In the meanwhile I've been tossing the idea of surgery around in my head. And put away your soap boxes, there is no need to preach about how "surgery is a very serious step" and "do you know the risks" and all the other crap that goes along with it. Yes, I know, yes I've done reading up, the good, the bad, the scary, the deathly scary, the ugly, the whole sha-bang-a-lang and the bottom line for me is, if I did, by some miracle, have any sort of money to put towards weight loss surgery of any kind, be it lap band, lipo (which I know isn't for MAJOR suckage of fat), staples and the likes, when all was said and done, I would be in the same place, mentally, that I'm in now and I would hate to put my body (and my family) through that if I would be at a high risk for gaining the weight back.

But in my wishful mind I think to myself, "self, if you ever lost all of the weight, via surgery you would have a clean slate and there is just no way you would ever do to your new body what you did to this pre-surgical body."

but then I say to myself "self, you did lose over 70 pounds before and yeah, so you got pg, but since then you packed on even more weight and are creeping up on your all time highest adult weight again, which is not a good thing. at all."

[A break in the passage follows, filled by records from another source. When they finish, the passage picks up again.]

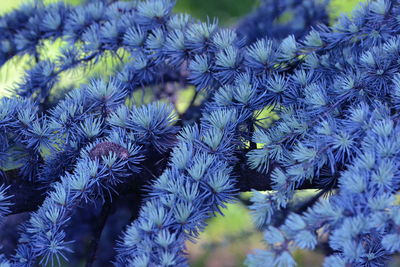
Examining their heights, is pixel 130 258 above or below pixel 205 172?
below

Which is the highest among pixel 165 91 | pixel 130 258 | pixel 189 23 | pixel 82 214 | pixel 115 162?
pixel 165 91

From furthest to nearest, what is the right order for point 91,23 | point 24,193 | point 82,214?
1. point 82,214
2. point 91,23
3. point 24,193

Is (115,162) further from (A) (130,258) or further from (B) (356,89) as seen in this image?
(B) (356,89)

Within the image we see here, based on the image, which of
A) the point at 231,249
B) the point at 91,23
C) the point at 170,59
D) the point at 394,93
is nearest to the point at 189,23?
the point at 170,59

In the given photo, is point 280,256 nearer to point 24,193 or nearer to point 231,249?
point 24,193

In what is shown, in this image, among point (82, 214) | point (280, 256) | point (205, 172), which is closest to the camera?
point (280, 256)

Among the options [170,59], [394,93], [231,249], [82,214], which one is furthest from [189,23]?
[231,249]

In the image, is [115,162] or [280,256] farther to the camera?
[115,162]
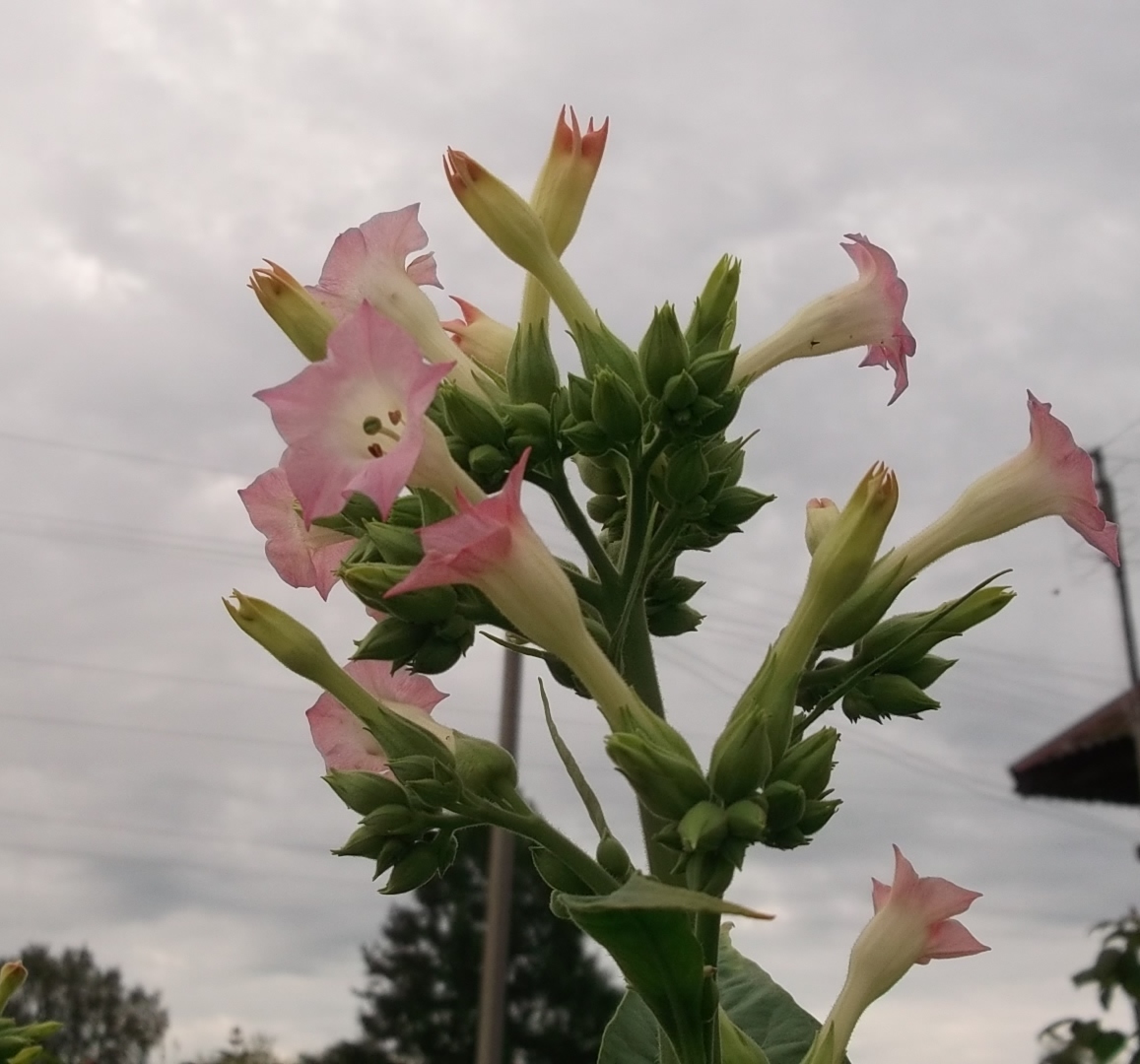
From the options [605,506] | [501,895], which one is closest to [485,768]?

So it's a back and forth battle. If I were to rub my lamp and, besides getting rid of that layer of dust, a genie came out and granted me a new rocking bod (okay, so even a semi-decent bod) the very next morning, would I really be able to keep it? Would being the "do over" card be enough to keep me on track, be mindful, exercise and really take care of myself the way I need and DESERVE to be taken care of?

I like to think the answer to that question is a big fat "HELL YEAH". I guess I'll never know though. It's all hard work, exercise, a healthy diet and lots of head work that's going to end up putting me in that rockin bod I so desire. I just hope I get there before I'm 40.